You should treat the shared library as an ordinary Python library. It does not need a Dockerfile, but it does need its own pyproject.toml
. Then your other services can depend on it normally
# services/inference/pyproject.toml
[project]
dependencies = [
"../shared",
...
]
This introduces the case where a Dockerfile needs to include content from outside its own directory.
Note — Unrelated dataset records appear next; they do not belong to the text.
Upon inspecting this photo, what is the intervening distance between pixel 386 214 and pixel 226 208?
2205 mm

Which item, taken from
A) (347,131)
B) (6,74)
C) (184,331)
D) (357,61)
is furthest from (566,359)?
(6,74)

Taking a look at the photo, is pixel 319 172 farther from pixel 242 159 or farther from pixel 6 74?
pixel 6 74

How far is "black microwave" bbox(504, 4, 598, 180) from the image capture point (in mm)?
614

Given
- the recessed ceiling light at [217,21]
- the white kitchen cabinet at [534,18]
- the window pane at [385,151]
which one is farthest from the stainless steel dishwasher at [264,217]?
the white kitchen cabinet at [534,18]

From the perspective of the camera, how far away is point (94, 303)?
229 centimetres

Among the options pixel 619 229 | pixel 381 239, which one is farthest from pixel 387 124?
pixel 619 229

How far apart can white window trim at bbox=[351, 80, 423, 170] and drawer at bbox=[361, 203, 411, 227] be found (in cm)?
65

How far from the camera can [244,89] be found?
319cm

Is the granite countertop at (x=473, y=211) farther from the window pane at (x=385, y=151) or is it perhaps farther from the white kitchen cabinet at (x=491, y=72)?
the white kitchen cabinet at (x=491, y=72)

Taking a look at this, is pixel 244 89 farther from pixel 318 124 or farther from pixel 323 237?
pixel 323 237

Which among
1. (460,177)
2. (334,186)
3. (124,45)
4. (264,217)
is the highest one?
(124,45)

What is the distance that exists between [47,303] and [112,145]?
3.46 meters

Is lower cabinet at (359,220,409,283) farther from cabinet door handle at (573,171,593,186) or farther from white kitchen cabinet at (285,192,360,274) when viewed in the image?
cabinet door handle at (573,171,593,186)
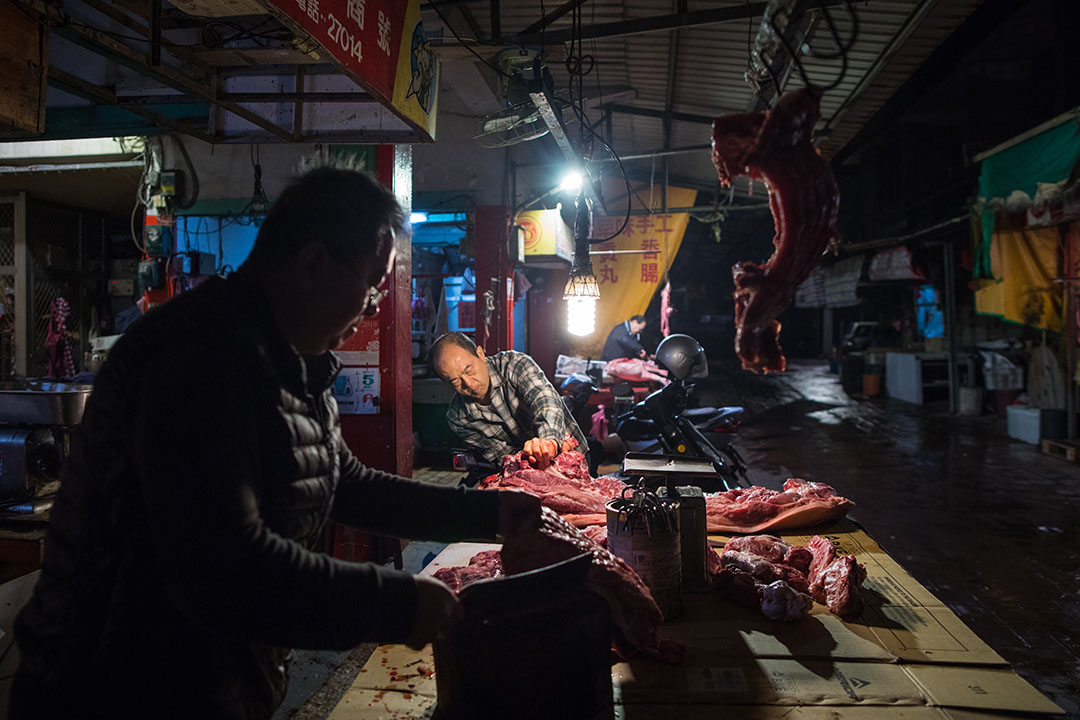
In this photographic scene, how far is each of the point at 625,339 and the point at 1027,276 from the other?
6904mm

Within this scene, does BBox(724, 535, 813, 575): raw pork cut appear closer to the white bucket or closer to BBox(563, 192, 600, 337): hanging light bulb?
BBox(563, 192, 600, 337): hanging light bulb

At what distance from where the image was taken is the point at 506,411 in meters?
5.66

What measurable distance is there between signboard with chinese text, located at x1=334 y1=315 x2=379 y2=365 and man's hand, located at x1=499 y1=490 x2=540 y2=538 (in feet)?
11.9

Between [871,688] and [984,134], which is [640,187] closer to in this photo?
[984,134]

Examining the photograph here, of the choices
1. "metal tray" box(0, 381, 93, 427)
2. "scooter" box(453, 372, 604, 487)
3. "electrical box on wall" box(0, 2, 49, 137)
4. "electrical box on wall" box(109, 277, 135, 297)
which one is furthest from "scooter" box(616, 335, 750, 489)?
"electrical box on wall" box(109, 277, 135, 297)

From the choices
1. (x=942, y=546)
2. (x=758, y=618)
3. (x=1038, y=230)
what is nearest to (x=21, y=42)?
(x=758, y=618)

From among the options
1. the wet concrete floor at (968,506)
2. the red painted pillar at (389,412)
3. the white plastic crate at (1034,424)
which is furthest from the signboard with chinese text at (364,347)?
the white plastic crate at (1034,424)

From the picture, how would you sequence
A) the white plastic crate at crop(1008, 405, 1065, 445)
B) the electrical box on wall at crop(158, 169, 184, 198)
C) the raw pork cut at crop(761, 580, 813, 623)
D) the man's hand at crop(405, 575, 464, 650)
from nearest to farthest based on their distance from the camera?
the man's hand at crop(405, 575, 464, 650) → the raw pork cut at crop(761, 580, 813, 623) → the electrical box on wall at crop(158, 169, 184, 198) → the white plastic crate at crop(1008, 405, 1065, 445)

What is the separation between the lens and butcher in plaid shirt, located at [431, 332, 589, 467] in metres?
5.21

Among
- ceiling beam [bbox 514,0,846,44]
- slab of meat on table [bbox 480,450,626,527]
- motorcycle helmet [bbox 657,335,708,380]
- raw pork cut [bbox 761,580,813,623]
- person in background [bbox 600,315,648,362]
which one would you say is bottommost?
raw pork cut [bbox 761,580,813,623]

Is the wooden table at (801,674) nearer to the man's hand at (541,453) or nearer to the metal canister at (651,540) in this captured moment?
the metal canister at (651,540)

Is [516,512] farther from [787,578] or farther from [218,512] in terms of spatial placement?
[787,578]

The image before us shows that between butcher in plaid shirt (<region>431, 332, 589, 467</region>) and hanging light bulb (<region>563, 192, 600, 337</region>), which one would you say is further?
hanging light bulb (<region>563, 192, 600, 337</region>)

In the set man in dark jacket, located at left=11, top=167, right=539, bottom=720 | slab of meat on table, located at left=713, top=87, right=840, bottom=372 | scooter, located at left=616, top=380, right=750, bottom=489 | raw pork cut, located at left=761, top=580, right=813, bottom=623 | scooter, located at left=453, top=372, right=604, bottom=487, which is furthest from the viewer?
scooter, located at left=616, top=380, right=750, bottom=489
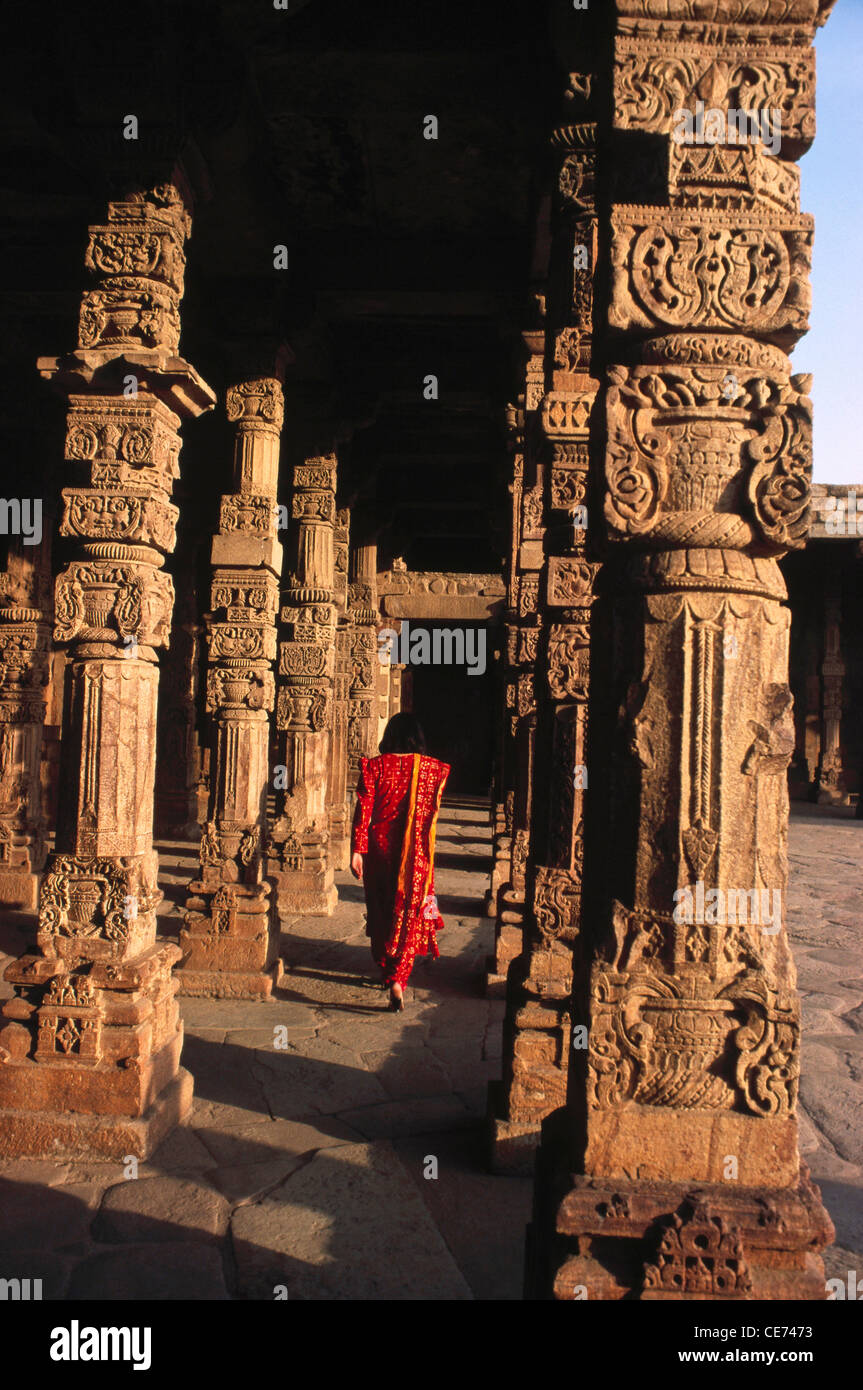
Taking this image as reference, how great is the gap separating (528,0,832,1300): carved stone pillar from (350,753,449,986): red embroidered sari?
369 cm

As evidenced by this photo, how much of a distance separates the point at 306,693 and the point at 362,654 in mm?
3694

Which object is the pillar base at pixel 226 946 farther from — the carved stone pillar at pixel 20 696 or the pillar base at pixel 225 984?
the carved stone pillar at pixel 20 696

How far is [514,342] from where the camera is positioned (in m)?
7.08

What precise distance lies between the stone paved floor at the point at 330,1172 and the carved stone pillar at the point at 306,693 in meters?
2.04

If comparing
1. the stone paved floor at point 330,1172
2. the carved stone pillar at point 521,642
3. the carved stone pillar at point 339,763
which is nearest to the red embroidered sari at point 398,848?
the stone paved floor at point 330,1172

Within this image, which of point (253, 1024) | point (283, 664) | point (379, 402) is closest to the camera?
point (253, 1024)

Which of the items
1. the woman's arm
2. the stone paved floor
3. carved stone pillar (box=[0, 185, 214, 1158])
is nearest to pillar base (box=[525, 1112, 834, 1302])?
the stone paved floor

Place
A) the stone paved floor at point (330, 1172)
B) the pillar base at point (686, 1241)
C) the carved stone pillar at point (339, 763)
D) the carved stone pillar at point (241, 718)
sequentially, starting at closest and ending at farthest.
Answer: the pillar base at point (686, 1241) < the stone paved floor at point (330, 1172) < the carved stone pillar at point (241, 718) < the carved stone pillar at point (339, 763)

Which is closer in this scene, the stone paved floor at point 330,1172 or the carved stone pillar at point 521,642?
the stone paved floor at point 330,1172

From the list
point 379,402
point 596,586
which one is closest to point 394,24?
point 596,586

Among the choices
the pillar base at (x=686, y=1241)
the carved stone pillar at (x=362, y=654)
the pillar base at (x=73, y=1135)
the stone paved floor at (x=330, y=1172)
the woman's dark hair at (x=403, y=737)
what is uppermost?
the carved stone pillar at (x=362, y=654)

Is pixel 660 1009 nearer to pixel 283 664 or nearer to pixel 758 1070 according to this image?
pixel 758 1070

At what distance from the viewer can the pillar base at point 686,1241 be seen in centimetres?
194

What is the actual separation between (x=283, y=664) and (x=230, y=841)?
2496 millimetres
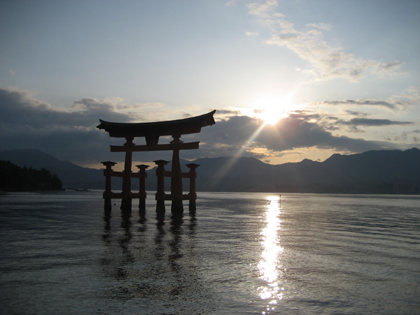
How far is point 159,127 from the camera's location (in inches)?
915

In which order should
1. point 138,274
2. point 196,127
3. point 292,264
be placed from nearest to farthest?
point 138,274, point 292,264, point 196,127

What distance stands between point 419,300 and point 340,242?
6500 millimetres

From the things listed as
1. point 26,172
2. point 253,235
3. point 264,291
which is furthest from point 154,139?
point 26,172

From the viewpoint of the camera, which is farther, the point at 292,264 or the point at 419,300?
the point at 292,264

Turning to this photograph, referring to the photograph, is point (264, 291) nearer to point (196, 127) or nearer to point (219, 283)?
point (219, 283)

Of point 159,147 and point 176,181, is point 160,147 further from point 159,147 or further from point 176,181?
point 176,181

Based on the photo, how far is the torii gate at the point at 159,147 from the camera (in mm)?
22078

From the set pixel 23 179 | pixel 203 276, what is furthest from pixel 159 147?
pixel 23 179

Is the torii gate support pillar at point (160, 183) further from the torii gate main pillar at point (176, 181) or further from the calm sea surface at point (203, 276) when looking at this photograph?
the calm sea surface at point (203, 276)

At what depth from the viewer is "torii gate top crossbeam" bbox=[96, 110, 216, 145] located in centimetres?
2184

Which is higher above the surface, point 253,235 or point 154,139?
point 154,139

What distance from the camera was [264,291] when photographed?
5.61 m

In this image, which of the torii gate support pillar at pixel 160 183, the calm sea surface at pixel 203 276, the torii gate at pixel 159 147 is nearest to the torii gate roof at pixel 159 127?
the torii gate at pixel 159 147

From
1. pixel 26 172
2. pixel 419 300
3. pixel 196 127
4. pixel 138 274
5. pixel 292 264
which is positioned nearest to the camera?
pixel 419 300
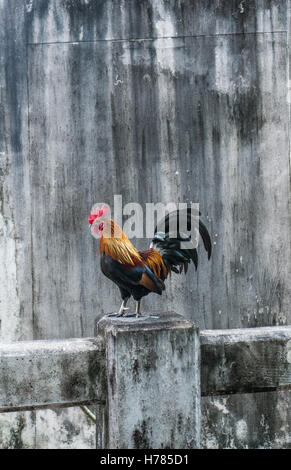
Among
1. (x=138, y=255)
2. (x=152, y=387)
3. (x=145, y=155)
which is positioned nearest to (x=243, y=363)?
(x=152, y=387)

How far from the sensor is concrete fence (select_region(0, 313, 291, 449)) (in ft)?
6.02

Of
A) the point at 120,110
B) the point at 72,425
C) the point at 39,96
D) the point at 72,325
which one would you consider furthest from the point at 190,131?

In the Compose file you need to change the build: { context: }
to point to some parent directory, and change the dockerfile:
to point back into the subdirectory
services:
inference:
build:
context: services
dockerfile: inference/Dockerfile
and also change the Dockerfile COPY
statements to reference the subdirectory
FROM python:3.13-slim
# Install uv
# https://docs.astral.sh/uv/guides/integration/docker/#installing-uv
COPY --from=ghcr.io/astral-sh/uv:latest /uv /uvx /bin/
# Copy in the application and its libraries
WORKDIR /app
COPY shared/ shared/
COPY inference/ inference/
# Build it
WORKDIR /app/inference
RUN uv sync --frozen
ENV PATH=/app/inference/.venv/bin:$PATH
# Metadata to run it
CMD ["inference"]
In this setup there is not a "base Dockerfile". This pattern isn't supported well by Compose. Your shared Python code probably isn't large, and so long as the first several lines of the Dockerfile are the same across your various services, the underlying Docker image layers can be shared.
I would also explore the merits of only using a single image. In your root directory you could have a pyproject.toml
that depended on all of the subprojects, which would also bring in their Python entry point scripts. To the extent that you have large dependencies, this probably requires less disk space: a container shares space with its image, and you'll only have one copy of each dependency regardless of how many projects use them. Now a commit anywhere in your repo produces a single new image.
There also may be some value in splitting this setup up into separate repositories. If you can use a Python package repository or upload your library to PyPI, then you can use a simpler Dockerfile. You also won't be forced to rebuild and restart your frontend because the ETL job changed. The downside, such as it is, is that it's harder to make cross-service breaking changes, but this hopefully is a rare event (and proper semantic versioning on your library can mitigate the issues somewhat).